YOUR INSTRUCTIONS:
From the first line of the entries below to the line with "Vietnam;Lao, site loc_0270, 2019-01-09", give each line again exactly.

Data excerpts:
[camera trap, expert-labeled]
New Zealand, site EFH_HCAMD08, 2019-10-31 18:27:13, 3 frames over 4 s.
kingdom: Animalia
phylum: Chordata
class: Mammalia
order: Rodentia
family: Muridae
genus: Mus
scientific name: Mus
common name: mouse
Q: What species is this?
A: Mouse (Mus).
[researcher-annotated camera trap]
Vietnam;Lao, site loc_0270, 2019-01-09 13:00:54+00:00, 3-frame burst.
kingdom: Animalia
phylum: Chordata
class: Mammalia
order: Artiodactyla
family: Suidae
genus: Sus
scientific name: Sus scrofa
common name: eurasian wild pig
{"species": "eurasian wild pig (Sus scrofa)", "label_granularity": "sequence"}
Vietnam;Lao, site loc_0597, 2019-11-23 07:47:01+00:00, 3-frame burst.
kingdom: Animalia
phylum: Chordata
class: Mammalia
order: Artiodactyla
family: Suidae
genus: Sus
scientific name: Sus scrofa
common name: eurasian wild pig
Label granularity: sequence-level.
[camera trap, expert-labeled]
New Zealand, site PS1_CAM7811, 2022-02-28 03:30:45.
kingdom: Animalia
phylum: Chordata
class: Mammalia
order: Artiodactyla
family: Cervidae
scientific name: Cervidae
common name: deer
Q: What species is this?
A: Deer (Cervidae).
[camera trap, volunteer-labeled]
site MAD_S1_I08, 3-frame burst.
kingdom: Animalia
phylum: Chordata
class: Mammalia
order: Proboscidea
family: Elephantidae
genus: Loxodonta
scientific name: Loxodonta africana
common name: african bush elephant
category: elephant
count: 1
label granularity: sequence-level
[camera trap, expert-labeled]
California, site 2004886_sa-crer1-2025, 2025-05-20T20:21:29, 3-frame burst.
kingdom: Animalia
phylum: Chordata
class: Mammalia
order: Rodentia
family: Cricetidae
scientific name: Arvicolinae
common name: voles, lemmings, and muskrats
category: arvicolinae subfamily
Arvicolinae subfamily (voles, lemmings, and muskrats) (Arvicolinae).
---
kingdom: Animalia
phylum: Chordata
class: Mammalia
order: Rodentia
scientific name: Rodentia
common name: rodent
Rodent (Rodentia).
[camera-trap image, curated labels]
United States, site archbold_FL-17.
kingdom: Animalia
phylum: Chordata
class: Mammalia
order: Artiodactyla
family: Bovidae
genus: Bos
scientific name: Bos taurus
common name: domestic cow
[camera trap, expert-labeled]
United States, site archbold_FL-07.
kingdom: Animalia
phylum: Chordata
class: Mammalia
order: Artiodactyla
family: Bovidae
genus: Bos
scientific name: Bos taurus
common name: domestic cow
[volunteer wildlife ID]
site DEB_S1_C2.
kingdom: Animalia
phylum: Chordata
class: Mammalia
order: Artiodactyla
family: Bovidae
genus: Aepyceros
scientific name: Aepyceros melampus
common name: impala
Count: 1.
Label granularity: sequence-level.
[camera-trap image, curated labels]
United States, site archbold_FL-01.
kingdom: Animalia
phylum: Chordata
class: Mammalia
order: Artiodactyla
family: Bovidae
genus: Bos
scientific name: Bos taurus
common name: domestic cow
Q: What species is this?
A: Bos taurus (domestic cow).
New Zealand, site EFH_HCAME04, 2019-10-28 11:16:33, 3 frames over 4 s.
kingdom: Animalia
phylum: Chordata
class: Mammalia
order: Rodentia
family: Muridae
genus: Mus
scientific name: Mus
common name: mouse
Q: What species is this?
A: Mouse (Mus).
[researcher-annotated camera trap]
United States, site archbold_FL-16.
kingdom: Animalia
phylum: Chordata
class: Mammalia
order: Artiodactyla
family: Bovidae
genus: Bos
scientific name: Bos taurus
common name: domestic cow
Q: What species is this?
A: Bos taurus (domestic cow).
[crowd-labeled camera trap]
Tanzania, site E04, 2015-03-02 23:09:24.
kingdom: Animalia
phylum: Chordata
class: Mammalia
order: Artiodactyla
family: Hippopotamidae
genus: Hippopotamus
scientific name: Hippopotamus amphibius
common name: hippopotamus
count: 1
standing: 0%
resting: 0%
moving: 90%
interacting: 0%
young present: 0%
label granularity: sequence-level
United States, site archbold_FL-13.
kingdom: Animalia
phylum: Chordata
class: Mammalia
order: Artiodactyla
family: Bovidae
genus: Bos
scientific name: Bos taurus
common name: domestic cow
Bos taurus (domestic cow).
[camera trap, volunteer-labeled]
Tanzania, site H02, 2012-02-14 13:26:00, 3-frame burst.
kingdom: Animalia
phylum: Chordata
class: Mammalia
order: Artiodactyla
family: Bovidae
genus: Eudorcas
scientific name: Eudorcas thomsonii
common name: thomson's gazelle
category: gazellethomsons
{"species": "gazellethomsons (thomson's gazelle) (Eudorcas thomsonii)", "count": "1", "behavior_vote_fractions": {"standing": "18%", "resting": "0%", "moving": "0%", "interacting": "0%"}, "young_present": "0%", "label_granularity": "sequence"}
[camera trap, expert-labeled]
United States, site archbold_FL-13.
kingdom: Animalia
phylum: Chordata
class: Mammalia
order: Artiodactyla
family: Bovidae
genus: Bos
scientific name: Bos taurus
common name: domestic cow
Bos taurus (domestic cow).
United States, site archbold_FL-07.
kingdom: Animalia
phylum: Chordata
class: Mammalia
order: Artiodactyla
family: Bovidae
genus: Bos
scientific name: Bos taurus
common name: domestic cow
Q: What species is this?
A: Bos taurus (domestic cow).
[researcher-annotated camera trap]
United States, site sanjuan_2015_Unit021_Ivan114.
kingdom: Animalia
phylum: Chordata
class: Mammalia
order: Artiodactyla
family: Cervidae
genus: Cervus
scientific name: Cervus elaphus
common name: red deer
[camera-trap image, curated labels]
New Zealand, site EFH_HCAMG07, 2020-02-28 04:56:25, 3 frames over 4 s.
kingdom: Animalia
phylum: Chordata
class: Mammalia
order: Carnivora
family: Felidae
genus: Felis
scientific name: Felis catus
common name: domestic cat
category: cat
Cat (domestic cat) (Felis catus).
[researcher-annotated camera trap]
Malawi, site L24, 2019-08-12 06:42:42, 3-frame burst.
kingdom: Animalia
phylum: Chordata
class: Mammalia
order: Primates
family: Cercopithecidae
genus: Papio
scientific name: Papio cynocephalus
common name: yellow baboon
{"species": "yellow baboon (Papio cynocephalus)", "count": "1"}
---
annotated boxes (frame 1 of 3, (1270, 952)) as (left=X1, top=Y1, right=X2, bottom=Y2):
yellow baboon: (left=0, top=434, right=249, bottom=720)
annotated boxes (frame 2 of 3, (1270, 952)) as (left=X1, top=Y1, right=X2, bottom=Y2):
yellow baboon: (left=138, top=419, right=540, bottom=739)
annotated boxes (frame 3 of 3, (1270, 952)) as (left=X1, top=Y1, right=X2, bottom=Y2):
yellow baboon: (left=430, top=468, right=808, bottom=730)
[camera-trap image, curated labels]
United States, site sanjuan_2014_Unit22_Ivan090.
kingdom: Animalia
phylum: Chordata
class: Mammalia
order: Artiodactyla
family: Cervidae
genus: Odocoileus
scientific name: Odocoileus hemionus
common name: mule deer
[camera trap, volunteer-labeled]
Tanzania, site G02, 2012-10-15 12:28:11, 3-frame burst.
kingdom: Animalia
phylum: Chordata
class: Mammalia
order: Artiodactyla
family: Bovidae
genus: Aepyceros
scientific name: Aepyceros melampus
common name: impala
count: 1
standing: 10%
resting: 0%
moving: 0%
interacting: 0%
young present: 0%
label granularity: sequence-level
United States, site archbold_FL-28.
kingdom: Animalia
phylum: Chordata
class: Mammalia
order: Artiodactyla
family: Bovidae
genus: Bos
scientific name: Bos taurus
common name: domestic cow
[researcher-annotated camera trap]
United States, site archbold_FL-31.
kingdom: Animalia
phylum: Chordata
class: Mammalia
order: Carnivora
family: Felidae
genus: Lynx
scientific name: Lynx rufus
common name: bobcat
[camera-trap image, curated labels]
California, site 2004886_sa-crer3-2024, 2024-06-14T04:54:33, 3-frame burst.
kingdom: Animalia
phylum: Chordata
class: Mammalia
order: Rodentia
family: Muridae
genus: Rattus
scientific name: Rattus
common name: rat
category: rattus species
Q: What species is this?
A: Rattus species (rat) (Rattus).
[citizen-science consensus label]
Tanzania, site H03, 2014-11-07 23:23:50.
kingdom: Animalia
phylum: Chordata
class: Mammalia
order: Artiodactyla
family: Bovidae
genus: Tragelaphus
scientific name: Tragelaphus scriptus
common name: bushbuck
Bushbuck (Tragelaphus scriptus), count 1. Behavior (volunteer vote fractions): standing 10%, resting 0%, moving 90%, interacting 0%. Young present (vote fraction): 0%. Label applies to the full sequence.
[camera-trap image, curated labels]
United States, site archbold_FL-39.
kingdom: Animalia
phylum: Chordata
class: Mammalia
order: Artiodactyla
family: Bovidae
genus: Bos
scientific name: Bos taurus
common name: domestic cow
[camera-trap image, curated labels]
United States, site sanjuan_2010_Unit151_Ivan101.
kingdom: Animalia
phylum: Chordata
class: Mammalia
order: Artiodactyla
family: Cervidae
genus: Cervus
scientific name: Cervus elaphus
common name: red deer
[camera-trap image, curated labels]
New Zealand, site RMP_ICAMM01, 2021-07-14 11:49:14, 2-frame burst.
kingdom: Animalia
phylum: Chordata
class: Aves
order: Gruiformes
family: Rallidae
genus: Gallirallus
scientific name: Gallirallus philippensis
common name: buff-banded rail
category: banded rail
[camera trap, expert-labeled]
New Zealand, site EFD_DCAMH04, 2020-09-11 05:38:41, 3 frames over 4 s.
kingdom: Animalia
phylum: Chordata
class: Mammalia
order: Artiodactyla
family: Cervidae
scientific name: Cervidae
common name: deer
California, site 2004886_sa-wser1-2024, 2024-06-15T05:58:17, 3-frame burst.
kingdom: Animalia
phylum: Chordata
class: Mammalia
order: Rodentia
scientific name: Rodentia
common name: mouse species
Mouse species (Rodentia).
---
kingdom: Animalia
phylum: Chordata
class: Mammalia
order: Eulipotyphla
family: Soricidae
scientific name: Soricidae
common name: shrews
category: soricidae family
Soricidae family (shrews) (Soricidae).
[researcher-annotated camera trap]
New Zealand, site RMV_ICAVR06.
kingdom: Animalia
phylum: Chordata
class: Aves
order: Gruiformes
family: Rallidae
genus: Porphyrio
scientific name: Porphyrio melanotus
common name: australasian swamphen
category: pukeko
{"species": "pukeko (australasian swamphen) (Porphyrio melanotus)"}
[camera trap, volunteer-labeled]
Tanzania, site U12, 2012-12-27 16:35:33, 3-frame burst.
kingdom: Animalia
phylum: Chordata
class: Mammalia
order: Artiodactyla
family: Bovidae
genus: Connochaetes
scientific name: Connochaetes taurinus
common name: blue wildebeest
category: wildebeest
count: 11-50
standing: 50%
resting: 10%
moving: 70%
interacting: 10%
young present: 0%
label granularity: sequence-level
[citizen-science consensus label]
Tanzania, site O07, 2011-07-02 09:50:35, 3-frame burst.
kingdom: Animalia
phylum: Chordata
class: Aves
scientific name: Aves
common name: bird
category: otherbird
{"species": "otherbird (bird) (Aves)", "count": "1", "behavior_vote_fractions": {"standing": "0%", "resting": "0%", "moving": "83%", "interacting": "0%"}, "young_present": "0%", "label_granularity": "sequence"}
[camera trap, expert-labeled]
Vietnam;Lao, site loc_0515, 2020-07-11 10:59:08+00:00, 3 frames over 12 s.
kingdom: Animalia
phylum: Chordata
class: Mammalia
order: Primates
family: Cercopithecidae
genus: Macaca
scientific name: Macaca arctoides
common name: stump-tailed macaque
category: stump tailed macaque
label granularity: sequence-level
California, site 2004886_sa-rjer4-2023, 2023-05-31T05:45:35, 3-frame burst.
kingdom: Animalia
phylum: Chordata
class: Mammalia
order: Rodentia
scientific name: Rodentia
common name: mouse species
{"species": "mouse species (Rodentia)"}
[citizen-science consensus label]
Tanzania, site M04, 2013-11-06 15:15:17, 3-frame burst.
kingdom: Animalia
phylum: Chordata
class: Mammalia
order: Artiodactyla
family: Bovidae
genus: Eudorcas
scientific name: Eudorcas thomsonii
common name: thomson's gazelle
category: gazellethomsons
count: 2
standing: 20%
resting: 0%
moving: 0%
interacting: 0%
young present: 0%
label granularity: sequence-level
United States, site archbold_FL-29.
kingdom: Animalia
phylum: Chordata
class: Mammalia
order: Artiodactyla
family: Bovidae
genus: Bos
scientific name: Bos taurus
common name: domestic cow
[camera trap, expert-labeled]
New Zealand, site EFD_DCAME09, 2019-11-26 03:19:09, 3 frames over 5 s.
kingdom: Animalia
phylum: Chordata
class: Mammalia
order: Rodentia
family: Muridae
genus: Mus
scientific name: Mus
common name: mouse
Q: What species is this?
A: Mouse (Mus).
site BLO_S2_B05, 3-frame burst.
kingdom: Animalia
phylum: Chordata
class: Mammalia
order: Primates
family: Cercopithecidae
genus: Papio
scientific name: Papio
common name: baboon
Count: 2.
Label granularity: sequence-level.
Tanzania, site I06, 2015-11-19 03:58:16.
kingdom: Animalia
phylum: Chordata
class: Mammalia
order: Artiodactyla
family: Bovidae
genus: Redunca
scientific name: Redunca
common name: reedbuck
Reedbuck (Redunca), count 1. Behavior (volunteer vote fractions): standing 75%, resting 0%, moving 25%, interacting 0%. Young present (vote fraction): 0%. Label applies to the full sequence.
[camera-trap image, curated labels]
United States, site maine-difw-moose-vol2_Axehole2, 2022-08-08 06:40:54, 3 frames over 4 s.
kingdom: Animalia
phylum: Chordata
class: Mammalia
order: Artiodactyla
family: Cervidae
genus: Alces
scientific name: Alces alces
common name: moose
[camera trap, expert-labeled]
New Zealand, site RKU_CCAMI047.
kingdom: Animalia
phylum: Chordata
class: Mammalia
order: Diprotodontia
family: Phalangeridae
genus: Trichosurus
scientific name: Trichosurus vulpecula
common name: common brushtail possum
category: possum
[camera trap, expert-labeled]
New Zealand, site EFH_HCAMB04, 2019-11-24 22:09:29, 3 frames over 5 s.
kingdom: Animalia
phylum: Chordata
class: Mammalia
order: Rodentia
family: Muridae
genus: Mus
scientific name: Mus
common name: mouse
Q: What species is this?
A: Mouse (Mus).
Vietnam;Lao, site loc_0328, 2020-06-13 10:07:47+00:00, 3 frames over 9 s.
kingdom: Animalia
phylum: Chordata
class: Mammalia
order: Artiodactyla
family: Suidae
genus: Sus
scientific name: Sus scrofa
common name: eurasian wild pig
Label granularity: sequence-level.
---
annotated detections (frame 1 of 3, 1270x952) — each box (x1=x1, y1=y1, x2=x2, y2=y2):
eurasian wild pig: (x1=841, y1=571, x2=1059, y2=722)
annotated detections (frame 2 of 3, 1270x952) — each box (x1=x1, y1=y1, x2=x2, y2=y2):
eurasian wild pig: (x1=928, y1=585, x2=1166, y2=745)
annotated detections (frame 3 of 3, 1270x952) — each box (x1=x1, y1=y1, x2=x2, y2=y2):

YOUR RESPONSE:
[camera trap, expert-labeled]
New Zealand, site EFH_HCAMD08, 2019-10-31 18:27:13, 3 frames over 4 s.
kingdom: Animalia
phylum: Chordata
class: Mammalia
order: Rodentia
family: Muridae
genus: Mus
scientific name: Mus
common name: mouse
Q: What species is this?
A: Mouse (Mus).
[researcher-annotated camera trap]
Vietnam;Lao, site loc_0270, 2019-01-09 13:00:54+00:00, 3-frame burst.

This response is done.